Requirement A: Reproduce word for word the portion of the court judgment on the withholding tax penalty from "Should the Court" up to and including "by the Applicant?".

Text shown:
┄┄┄┄┄┄┄┄┄┄
Should the Court determine that the decision does not meet the standard of reasonableness, should it direct the Minister to cancel the penalty as requested by the Applicant?
[26] In light of my answers to the first two questions, it is unnecessary to analyze the third one.
[27] Both parties submitted submissions on costs. In exercising its discretion, the Court will grant costs to the Respondent by way of a lump sum for an amount of $2,000.00 inclusive of disbursements and GST.
JUDGMENT
THIS COURT ORDERS that the application for judicial review be dismissed. Costs are awarded to the Respondent by way of a lump sum for an amount of $2,000.00 inclusive of disbursements and GST.
APPENDIX A
Relevant Legislation
Income Tax Act, R.S.C. 1985 (5th Supp.), c. 1.
215. (1) When a person pays, credits or provides, or is deemed to have paid, credited or provided, an amount on which an income tax is payable under this Part, or would be so payable if this Part were read without reference to subsection 216.1(1), the person shall, notwithstanding any agreement or law to the contrary, deduct or withhold from it the amount of the tax and forthwith remit that amount to the Receiver General on behalf of the non-resident person on account of the tax and shall submit with the remittance a statement in prescribed form.
227. (9) Subject to subsection 227(9.5), every person who in a calendar year has failed to remit or pay as and when required by this Act or a regulation an amount deducted or withheld as required by this Act or a regulation or an amount of tax that the person is, by section 116 or by a regulation made under subsection 215(4), required to pay is liable to a penalty of
(a) subject to paragraph (b), if (i) the Receiver General receives that amount on or before the day it was due, but that amount is not paid in the manner required, 3% of that amount,
(ii) the Receiver General receives that amount
(A) no more than three days after it was due, 3% of that amount,
(B) more than three days and no more than five days after it was due, 5% of that amount, or
(C) more than five days and no more than seven days after it was due, 7% of that amount, or
(iii) that amount is not paid or remitted on or before the seventh day after it was due, 10% of that amount; or
(b) where at the time of the failure a penalty under this subsection was payable by the person in respect of an amount that should have been remitted or paid during the year and the failure was made knowingly or under circumstances amounting to gross negligence, 20% of that amount.
┄┄┄┄┄┄┄┄┄┄
Requirement B: Return verbatim the lines of the records from the line with "From a thin" up to and including the line with "- Identification: red blood cell", omitting the pictures from your answer.

Data:
┄┄┄┄┄┄┄┄┄┄
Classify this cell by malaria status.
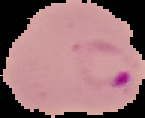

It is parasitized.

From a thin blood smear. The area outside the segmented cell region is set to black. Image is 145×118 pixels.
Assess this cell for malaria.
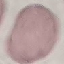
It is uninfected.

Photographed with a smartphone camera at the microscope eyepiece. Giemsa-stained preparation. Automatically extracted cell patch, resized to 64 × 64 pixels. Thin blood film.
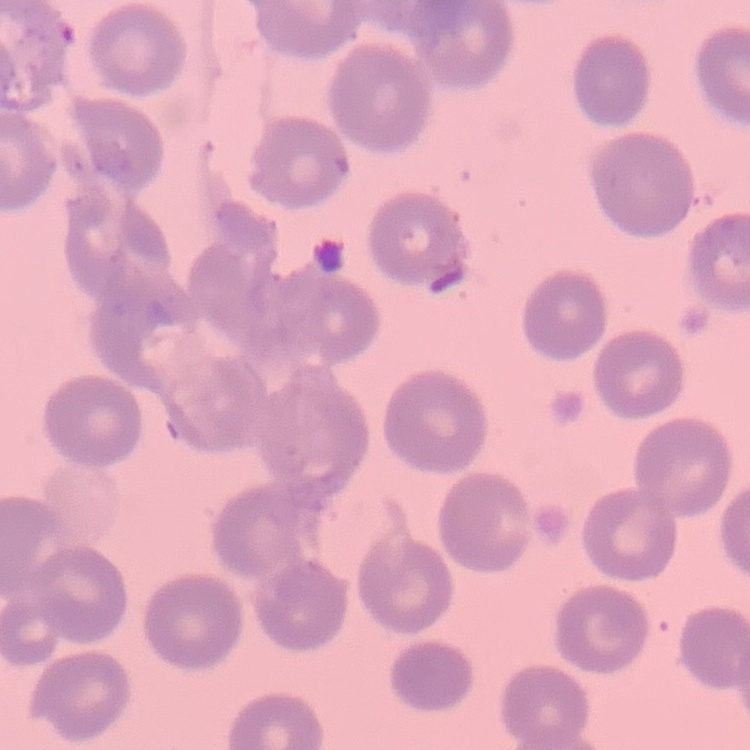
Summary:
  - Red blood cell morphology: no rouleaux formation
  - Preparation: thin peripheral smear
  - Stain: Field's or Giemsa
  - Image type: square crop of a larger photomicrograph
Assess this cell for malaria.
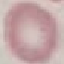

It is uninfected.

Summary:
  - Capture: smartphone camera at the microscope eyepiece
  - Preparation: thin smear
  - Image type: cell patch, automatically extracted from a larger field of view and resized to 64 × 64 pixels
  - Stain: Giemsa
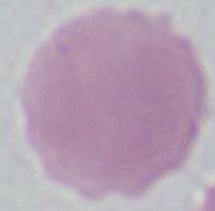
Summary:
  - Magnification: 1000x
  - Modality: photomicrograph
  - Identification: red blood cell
┄┄┄┄┄┄┄┄┄┄
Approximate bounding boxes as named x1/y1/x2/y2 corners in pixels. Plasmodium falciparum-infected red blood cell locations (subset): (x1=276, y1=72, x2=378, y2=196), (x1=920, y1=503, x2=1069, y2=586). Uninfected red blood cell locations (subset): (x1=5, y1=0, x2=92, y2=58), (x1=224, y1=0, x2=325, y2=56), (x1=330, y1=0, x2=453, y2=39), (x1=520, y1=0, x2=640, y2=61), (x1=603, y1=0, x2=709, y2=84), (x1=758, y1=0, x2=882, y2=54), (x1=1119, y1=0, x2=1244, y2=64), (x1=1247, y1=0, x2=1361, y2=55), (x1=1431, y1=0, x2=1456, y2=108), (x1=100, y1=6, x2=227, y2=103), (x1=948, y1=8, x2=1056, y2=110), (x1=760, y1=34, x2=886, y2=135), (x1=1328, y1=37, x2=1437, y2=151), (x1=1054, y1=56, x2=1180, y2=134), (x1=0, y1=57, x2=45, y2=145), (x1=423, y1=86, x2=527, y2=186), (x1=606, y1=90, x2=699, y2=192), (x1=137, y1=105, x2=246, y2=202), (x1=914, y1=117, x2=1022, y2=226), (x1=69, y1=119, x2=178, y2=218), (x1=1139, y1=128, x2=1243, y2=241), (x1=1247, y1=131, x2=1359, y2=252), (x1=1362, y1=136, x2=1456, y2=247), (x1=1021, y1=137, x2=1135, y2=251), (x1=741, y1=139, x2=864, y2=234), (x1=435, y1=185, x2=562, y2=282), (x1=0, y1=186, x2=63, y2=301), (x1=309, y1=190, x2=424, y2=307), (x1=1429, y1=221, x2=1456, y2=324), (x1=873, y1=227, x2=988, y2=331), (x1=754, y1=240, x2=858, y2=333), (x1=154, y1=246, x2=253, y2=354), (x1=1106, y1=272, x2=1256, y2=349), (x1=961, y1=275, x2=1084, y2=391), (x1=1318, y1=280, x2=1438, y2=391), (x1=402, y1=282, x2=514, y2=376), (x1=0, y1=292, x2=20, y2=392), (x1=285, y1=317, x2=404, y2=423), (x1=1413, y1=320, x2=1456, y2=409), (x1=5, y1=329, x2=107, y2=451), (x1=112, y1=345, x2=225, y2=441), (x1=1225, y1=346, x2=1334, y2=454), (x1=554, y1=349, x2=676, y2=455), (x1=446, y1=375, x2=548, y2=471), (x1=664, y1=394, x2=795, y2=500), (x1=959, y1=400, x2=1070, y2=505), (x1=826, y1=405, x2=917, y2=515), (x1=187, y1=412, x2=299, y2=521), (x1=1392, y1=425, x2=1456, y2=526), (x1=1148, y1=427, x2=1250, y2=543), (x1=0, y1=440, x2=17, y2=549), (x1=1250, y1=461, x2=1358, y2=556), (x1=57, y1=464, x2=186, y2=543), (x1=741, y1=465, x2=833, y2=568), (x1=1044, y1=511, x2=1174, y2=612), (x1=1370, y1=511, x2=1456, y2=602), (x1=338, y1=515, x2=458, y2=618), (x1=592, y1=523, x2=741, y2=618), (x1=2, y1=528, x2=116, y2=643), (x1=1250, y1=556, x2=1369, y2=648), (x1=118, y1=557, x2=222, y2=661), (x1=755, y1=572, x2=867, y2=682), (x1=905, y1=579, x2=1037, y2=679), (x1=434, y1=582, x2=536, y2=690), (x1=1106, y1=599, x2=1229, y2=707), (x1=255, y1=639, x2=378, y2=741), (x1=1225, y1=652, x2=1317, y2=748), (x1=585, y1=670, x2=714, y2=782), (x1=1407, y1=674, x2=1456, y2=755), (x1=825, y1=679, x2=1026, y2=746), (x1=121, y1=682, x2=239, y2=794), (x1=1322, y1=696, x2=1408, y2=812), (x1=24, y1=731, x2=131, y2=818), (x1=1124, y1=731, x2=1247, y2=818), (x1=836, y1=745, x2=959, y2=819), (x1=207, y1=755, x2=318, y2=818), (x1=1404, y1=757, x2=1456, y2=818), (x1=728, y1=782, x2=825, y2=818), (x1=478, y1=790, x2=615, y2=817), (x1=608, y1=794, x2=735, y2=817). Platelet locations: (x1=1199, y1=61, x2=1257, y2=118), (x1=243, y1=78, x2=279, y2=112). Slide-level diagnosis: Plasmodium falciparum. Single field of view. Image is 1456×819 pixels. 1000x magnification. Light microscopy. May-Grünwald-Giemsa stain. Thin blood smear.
┄┄┄┄┄┄┄┄┄┄
Expected answer A:
Should the Court determine that the decision does not meet the standard of reasonableness, should it direct the Minister to cancel the penalty as requested by the Applicant?

Expected answer B:
From a thin blood smear. The area outside the segmented cell region is set to black. Image is 145×118 pixels.
Assess this cell for malaria.
It is uninfected.

Photographed with a smartphone camera at the microscope eyepiece. Giemsa-stained preparation. Automatically extracted cell patch, resized to 64 × 64 pixels. Thin blood film.
Summary:
  - Red blood cell morphology: no rouleaux formation
  - Preparation: thin peripheral smear
  - Stain: Field's or Giemsa
  - Image type: square crop of a larger photomicrograph
Assess this cell for malaria.

It is uninfected.

Summary:
  - Capture: smartphone camera at the microscope eyepiece
  - Preparation: thin smear
  - Image type: cell patch, automatically extracted from a larger field of view and resized to 64 × 64 pixels
  - Stain: Giemsa
Summary:
  - Magnification: 1000x
  - Modality: photomicrograph
  - Identification: red blood cell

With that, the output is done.